Eric Heywood – Trace elements
ND: Then came Richard Buckner and Alejandro Escovedo, right?
EH: Richard opened for Son Volt a lot during those years, and I liked him immediately. So I would play with Richard during the opening set, too, and Richard started taking me out on his own, just him and me driving around in his Toyota truck. We were an odd duo, really loud and noisy. There was one point where we had four amps onstage, each of us playing in stereo. It sounded good from where we were sitting, anyway.
Alejandro was another guy I got to know from him opening for Son Volt. He contacted me later and I toured with him quite a bit for a couple of years, sometimes with him and Richard together as one big group. He was pretty open to anything I did, mixing pedal steel and cello [from Brian Standefer] into orchestral parts into this very nice, wide open mixture of stuff.
ND: It seems like any act you’re on a bill with, you wind up playing with them, too. Is that the best way to network?
EH: I’ve been real lucky. It’s always been word-of-mouth and friends of friends, happening organically and more for musical than business reasons. Joe Henry introduced me to a lot of people, Jay Bellerose among them — he’s an amazing drummer, played on the Robert Plant/Alison Krauss record. I’ve done a lot of work with him and Jennifer Condos, including a record we did with my wife, Kristin Mooney. I met Ray LaMontagne through them, too. The music is wonderful, they’re a great rhythm section and the gigs are beautiful. They’re in theaters with a really quiet audience that’s there to listen. That’s nerve-wracking, but it’s still better than bashing away in a rock club trying to overcome noise and shitty PAs.
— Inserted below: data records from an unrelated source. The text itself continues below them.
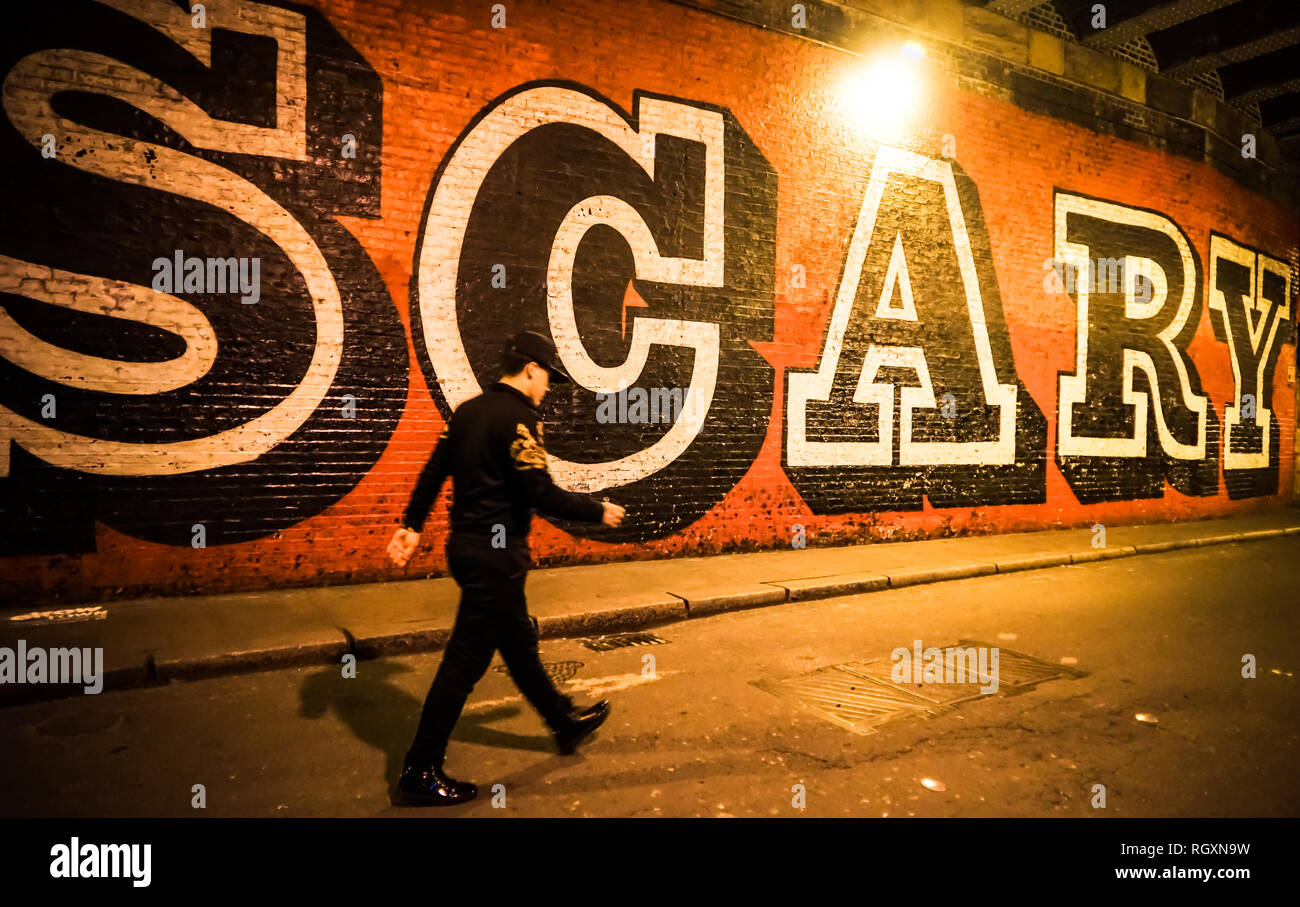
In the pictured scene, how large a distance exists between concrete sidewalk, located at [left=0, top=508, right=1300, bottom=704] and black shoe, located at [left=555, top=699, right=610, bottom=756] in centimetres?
209

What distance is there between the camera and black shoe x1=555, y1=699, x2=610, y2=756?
155 inches

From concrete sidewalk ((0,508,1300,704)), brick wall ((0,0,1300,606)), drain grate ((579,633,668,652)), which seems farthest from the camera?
brick wall ((0,0,1300,606))

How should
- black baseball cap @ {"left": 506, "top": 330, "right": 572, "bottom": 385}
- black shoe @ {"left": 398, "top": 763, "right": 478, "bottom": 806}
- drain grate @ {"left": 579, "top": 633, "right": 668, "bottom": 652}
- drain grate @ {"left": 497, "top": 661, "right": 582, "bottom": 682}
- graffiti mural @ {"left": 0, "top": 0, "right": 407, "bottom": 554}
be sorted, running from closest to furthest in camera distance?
black shoe @ {"left": 398, "top": 763, "right": 478, "bottom": 806}
black baseball cap @ {"left": 506, "top": 330, "right": 572, "bottom": 385}
drain grate @ {"left": 497, "top": 661, "right": 582, "bottom": 682}
drain grate @ {"left": 579, "top": 633, "right": 668, "bottom": 652}
graffiti mural @ {"left": 0, "top": 0, "right": 407, "bottom": 554}

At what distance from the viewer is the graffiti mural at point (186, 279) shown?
20.3 feet

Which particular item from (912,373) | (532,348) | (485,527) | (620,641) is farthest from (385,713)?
(912,373)

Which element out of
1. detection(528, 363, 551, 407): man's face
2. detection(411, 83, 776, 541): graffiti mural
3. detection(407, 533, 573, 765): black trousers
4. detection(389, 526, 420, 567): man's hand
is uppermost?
detection(411, 83, 776, 541): graffiti mural

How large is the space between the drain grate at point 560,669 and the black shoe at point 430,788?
5.76 feet

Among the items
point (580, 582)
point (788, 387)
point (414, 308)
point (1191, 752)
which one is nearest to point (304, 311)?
point (414, 308)

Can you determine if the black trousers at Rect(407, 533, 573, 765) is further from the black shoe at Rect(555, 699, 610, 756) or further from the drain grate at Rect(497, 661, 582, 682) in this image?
the drain grate at Rect(497, 661, 582, 682)

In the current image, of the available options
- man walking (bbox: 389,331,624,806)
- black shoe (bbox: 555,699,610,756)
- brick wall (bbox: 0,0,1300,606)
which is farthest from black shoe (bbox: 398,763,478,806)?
brick wall (bbox: 0,0,1300,606)

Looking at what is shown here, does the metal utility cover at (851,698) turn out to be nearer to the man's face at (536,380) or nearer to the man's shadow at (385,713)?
the man's shadow at (385,713)

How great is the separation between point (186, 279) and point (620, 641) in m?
4.70

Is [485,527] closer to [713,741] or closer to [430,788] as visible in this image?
[430,788]

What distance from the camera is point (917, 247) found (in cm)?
1071
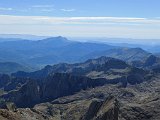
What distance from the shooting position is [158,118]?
177750 millimetres

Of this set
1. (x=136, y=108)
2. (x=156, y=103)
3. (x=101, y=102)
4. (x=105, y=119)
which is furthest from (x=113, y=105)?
(x=156, y=103)

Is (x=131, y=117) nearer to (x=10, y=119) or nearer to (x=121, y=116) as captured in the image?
(x=121, y=116)

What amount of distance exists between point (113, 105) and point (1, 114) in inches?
2308

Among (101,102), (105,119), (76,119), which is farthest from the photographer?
(76,119)

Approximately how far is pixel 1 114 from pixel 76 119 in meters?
114

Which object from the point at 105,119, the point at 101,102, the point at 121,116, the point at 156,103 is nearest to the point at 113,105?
the point at 105,119

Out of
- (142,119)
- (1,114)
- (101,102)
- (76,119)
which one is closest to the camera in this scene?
(1,114)

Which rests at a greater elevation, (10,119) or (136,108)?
(10,119)

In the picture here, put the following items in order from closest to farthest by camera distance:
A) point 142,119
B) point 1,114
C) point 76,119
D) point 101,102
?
point 1,114 < point 101,102 < point 142,119 < point 76,119

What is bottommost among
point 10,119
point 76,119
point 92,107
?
point 76,119

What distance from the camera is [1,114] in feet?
276

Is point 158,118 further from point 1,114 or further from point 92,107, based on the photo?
point 1,114

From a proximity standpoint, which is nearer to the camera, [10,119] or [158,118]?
[10,119]

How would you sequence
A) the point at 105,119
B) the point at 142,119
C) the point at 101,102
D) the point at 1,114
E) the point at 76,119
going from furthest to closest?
the point at 76,119
the point at 142,119
the point at 101,102
the point at 105,119
the point at 1,114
ND: Do you still play a Williams pedal steel guitar?
EH: Yeah, I had Williams build me the custom guitar I play now, an eleven-string single-neck. They cost anywhere from $3,000 to $5,000. I’m not a real super gearhead. The search for tone is a lifelong thing, but to me it has more to do with pickups and amps and the way you play. The differences between pedal steel guitars are a little more subtle, more for the players themselves. It’s hard to experiment too much because they’re so expensive and they take up a lot of room. I’m pretty happy with my sound on the Williams, so I don’t go searching around too much.
Williams is a family business, Bill Rudolph makes them himself with his son.
I love cool old tube amps, like a little late-’30s/early-’40s Kalamazoo or a Supro Thunderbolt type with the original 15-inch Jensen speaker. I used an early-’60s Vox AC 50 head with a 2-12 cabinet for all the Son Volt stuff — the original cabinet had the Allman Brothers stencil on it.
But I mostly use one of two different custom-made amps. One is a Savage Audio Rohr 15, designed and built by Jeff Krumm and Andy Wolf up in Minnesota. The other is a Richtone 30-watt 2-12 combo, designed and built by Rich Lovato here in Los Angeles. They’re both wonderful. If I have to rent on the road, I usually go for the Fender blackface deluxe reissue. They’re reliable and sound pretty good. And I use a Goodrich LDR volume pedal, a Goodrich matchbox and a few pedals on a small pedal board, including delay and a hint of reverb.
ND: Do you write songs yourself?
EH: No. I’ve dabbled, but I could never be happy with anything I did. I’m really more about the sound of things. Someday I may do an instrumental record. That’s conceivable. We’ll see.
ND: Do you prefer playing live or recording?
EH: Well, I want to keep doing both because they’re really different. Playing live is really important to me — a good live night is one of my favorite things. But I love making records, too. Live, it just happens right then and you only get one chance to get it right. So there’s an intensity to it, and a crowd egging you on and looking for something. That’s the origin of music, playing for the sake of playing and once it’s done, it’s gone.
Making records, there’s not the pressure to make it happen right then. The great thing about it is you can sit back and analyze and redo. You’re making an object that’s going to be around, so you pay attention to the details. Although it’s better if it’s like live music. At least with what I’m involved in, the days of laying down a kick and then a snare and a bass and the guitar player comes in a week later, that’s gone. My favorite records tend to be done pretty live rather than pasted together in a chopped-up collage of half performances.
ND: What’s it like to listen to records you’ve played on?
EH: It can be satisfying or disturbing. A lot of times, it can be a bummer to hear, just torturous. You hear things you would’ve done different, if you could. It’s really hard to please myself with my own playing. But it’s a good way to learn, and every now and then it’s good to hear something that really worked. It’s like what they say about baseball, a guy with a .333 average is an all-star — and that’s a success rate of only one out of three. Music is kind of like that, a lot of misses. Those occasional things where you really hit it out of the park, though, they’re a pleasure to listen back to.